# WORK TO BE COMPLETED:
Reproduce the records below exactly as given.

# INFORMATION SUPPLIED:

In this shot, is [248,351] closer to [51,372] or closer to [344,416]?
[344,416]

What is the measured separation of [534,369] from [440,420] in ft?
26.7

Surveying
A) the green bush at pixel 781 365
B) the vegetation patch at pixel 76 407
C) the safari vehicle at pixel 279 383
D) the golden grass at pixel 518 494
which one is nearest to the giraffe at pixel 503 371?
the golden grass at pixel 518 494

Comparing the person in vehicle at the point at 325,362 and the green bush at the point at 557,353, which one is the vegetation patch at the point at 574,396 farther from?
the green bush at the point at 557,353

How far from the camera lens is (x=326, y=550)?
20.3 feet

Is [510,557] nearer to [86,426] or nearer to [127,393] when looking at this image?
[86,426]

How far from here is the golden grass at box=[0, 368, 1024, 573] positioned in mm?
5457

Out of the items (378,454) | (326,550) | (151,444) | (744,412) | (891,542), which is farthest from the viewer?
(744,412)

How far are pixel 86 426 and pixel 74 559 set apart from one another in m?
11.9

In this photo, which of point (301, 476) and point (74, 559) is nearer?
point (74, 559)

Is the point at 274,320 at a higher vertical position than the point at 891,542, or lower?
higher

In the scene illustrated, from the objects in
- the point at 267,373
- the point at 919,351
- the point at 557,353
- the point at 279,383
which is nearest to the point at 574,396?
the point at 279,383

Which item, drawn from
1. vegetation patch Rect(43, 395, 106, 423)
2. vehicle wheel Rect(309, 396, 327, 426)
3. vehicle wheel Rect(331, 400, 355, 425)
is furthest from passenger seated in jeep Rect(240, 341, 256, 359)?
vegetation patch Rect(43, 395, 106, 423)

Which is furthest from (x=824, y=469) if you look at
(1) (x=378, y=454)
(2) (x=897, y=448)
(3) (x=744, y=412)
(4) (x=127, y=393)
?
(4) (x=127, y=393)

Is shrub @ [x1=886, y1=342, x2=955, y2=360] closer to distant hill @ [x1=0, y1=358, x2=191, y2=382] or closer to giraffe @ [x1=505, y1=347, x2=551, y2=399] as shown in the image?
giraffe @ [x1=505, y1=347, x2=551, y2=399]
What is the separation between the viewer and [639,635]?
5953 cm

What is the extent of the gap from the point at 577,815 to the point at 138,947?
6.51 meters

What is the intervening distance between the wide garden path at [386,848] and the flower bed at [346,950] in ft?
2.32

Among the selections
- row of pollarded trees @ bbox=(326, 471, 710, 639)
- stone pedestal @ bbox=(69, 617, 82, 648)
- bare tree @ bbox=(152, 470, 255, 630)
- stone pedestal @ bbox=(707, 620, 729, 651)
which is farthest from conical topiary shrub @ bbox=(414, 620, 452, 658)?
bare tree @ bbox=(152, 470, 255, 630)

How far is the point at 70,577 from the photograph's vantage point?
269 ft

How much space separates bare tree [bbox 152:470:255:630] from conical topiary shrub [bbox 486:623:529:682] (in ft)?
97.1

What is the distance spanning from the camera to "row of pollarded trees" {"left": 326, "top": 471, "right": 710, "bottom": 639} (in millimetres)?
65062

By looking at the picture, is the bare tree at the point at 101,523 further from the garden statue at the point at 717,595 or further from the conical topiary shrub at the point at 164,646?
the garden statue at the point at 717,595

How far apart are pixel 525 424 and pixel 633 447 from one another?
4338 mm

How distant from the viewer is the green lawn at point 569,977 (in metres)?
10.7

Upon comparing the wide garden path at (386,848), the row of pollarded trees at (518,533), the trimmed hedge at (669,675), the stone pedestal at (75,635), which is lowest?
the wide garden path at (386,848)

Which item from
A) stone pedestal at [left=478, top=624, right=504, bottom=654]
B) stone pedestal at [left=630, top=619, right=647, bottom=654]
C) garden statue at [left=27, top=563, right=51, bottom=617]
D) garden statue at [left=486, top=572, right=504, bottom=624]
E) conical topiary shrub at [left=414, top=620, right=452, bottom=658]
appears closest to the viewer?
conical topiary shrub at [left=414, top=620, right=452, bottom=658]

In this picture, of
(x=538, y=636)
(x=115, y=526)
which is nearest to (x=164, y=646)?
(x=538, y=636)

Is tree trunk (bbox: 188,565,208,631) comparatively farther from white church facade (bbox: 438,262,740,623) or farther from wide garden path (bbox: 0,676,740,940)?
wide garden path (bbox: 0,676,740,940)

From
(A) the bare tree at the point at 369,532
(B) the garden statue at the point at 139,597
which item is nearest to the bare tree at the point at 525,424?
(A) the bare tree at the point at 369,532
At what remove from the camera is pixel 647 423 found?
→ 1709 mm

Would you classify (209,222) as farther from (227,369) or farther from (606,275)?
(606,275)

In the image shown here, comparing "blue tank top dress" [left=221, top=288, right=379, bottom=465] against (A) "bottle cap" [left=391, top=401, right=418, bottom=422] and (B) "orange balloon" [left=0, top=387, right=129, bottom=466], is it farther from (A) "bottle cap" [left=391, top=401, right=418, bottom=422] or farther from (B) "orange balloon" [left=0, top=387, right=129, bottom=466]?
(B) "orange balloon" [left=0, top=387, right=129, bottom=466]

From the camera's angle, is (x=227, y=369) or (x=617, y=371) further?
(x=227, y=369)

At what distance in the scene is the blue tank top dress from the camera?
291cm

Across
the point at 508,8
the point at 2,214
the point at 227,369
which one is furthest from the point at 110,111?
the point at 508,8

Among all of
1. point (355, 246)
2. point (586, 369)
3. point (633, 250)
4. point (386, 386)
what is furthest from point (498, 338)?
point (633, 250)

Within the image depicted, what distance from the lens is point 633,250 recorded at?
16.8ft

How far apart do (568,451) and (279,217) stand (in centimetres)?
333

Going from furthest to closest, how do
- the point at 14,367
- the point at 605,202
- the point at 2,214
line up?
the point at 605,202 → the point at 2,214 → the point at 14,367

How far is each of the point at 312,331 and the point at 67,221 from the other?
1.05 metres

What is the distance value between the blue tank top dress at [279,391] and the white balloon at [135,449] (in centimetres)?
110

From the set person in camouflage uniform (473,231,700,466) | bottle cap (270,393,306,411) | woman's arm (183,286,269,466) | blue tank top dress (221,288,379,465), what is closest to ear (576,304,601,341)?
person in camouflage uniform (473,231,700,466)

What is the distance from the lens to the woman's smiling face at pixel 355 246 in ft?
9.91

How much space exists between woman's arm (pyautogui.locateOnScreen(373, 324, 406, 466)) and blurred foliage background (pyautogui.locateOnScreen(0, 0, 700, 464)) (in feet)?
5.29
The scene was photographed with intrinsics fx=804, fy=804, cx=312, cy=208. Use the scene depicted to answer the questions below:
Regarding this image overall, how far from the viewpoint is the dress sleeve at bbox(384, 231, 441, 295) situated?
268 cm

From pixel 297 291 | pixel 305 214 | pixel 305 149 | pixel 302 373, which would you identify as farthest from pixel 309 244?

# SOLUTION FOR THIS TASK:
In this shot, is [248,351] closer to [51,372] or closer to [344,416]?
[344,416]

What is the measured separation of [534,369] from [440,420] in ft?
26.7

Surveying
A) the green bush at pixel 781 365
B) the vegetation patch at pixel 76 407
C) the safari vehicle at pixel 279 383
D) the golden grass at pixel 518 494
which one is nearest to the giraffe at pixel 503 371?
the golden grass at pixel 518 494

Comparing the person in vehicle at the point at 325,362 and the green bush at the point at 557,353, which one is the vegetation patch at the point at 574,396 farther from?
the green bush at the point at 557,353

How far from the camera lens is (x=326, y=550)?
20.3 feet

Is [510,557] nearer to [86,426] or nearer to [127,393] when looking at this image?
[86,426]

How far from here is the golden grass at box=[0, 368, 1024, 573] positioned in mm?
5457

Out of the items (378,454) | (326,550) | (151,444) | (744,412) | (891,542), which is farthest from the viewer?
(744,412)

How far are pixel 86 426 and pixel 74 559 set apart from one another in m?
11.9

In this photo, which of point (301, 476) and point (74, 559) is nearer?
point (74, 559)

Is the point at 274,320 at a higher vertical position than the point at 891,542, or lower?
higher

In the scene illustrated, from the objects in
- the point at 267,373
- the point at 919,351
- the point at 557,353
- the point at 279,383
which is nearest to the point at 574,396?
the point at 279,383

Which item, drawn from
1. vegetation patch Rect(43, 395, 106, 423)
2. vehicle wheel Rect(309, 396, 327, 426)
3. vehicle wheel Rect(331, 400, 355, 425)
is furthest from passenger seated in jeep Rect(240, 341, 256, 359)?
vegetation patch Rect(43, 395, 106, 423)

Which is furthest from (x=824, y=469) if you look at
(1) (x=378, y=454)
(2) (x=897, y=448)
(3) (x=744, y=412)
(4) (x=127, y=393)
?
(4) (x=127, y=393)

Is shrub @ [x1=886, y1=342, x2=955, y2=360] closer to distant hill @ [x1=0, y1=358, x2=191, y2=382] or closer to giraffe @ [x1=505, y1=347, x2=551, y2=399] as shown in the image?
giraffe @ [x1=505, y1=347, x2=551, y2=399]
What is the separation between the viewer and [639,635]?
5953 cm

What is the extent of the gap from the point at 577,815 to the point at 138,947?
6.51 meters

What is the intervening distance between the wide garden path at [386,848] and the flower bed at [346,950] in ft?
2.32

Among the selections
- row of pollarded trees @ bbox=(326, 471, 710, 639)
- stone pedestal @ bbox=(69, 617, 82, 648)
- bare tree @ bbox=(152, 470, 255, 630)
- stone pedestal @ bbox=(707, 620, 729, 651)
which is farthest from conical topiary shrub @ bbox=(414, 620, 452, 658)?
bare tree @ bbox=(152, 470, 255, 630)

How far is the point at 70,577 from the photograph's vantage point?
269 ft

How much space separates bare tree [bbox 152:470:255:630] from conical topiary shrub [bbox 486:623:529:682] (in ft)?
97.1

What is the distance spanning from the camera to "row of pollarded trees" {"left": 326, "top": 471, "right": 710, "bottom": 639} (in millimetres)?
65062

By looking at the picture, is the bare tree at the point at 101,523 further from the garden statue at the point at 717,595 or further from the conical topiary shrub at the point at 164,646?
the garden statue at the point at 717,595

How far apart are pixel 525 424 and pixel 633 447 from one another?
4338 mm

How distant from the viewer is the green lawn at point 569,977 (in metres)?
10.7

Upon comparing the wide garden path at (386,848), the row of pollarded trees at (518,533), the trimmed hedge at (669,675), the stone pedestal at (75,635), which is lowest?
the wide garden path at (386,848)

Which item from
A) stone pedestal at [left=478, top=624, right=504, bottom=654]
B) stone pedestal at [left=630, top=619, right=647, bottom=654]
C) garden statue at [left=27, top=563, right=51, bottom=617]
D) garden statue at [left=486, top=572, right=504, bottom=624]
E) conical topiary shrub at [left=414, top=620, right=452, bottom=658]
appears closest to the viewer?
conical topiary shrub at [left=414, top=620, right=452, bottom=658]

In this picture, of
(x=538, y=636)
(x=115, y=526)
which is nearest to (x=164, y=646)?
(x=538, y=636)

Is tree trunk (bbox: 188,565,208,631) comparatively farther from white church facade (bbox: 438,262,740,623) or farther from wide garden path (bbox: 0,676,740,940)?
wide garden path (bbox: 0,676,740,940)

From
(A) the bare tree at the point at 369,532
(B) the garden statue at the point at 139,597
which item is nearest to the bare tree at the point at 525,424?
(A) the bare tree at the point at 369,532
At what remove from the camera is pixel 647 423 found?
→ 1709 mm

Would you classify (209,222) as farther from (227,369) or farther from (606,275)?
(606,275)

In the image shown here, comparing "blue tank top dress" [left=221, top=288, right=379, bottom=465] against (A) "bottle cap" [left=391, top=401, right=418, bottom=422] and (B) "orange balloon" [left=0, top=387, right=129, bottom=466], is it farther from (A) "bottle cap" [left=391, top=401, right=418, bottom=422] or farther from (B) "orange balloon" [left=0, top=387, right=129, bottom=466]?
(B) "orange balloon" [left=0, top=387, right=129, bottom=466]

From the camera's angle, is (x=227, y=369) or (x=617, y=371) further?
(x=227, y=369)

At what distance in the scene is the blue tank top dress from the camera?
291cm

Across
the point at 508,8
the point at 2,214
the point at 227,369
which one is furthest from the point at 110,111?
the point at 508,8

Among all of
1. point (355, 246)
2. point (586, 369)
3. point (633, 250)
4. point (386, 386)
what is furthest from point (498, 338)?
point (633, 250)

Within the image depicted, what distance from the lens is point 633,250 recorded at?
16.8ft

How far apart do (568,451) and (279,217) stand (in centimetres)?
333

Going from furthest to closest, how do
- the point at 14,367
- the point at 605,202
- the point at 2,214
line up?
the point at 605,202 → the point at 2,214 → the point at 14,367

How far is each of the point at 312,331 and the point at 67,221 from the other?
1.05 metres

What is the distance value between the blue tank top dress at [279,391] and the white balloon at [135,449] (in centimetres)?
110

From the set person in camouflage uniform (473,231,700,466) | bottle cap (270,393,306,411) | woman's arm (183,286,269,466) | blue tank top dress (221,288,379,465), what is closest to ear (576,304,601,341)?
person in camouflage uniform (473,231,700,466)

What is the distance from the lens to the woman's smiling face at pixel 355 246 in ft?
9.91

How much space exists between woman's arm (pyautogui.locateOnScreen(373, 324, 406, 466)) and blurred foliage background (pyautogui.locateOnScreen(0, 0, 700, 464)) (in feet)?
5.29
The scene was photographed with intrinsics fx=804, fy=804, cx=312, cy=208. Use the scene depicted to answer the questions below:
Regarding this image overall, how far from the viewpoint is the dress sleeve at bbox(384, 231, 441, 295) situated?
268 cm

From pixel 297 291 | pixel 305 214 | pixel 305 149 | pixel 302 373, which would you identify as farthest from pixel 309 244?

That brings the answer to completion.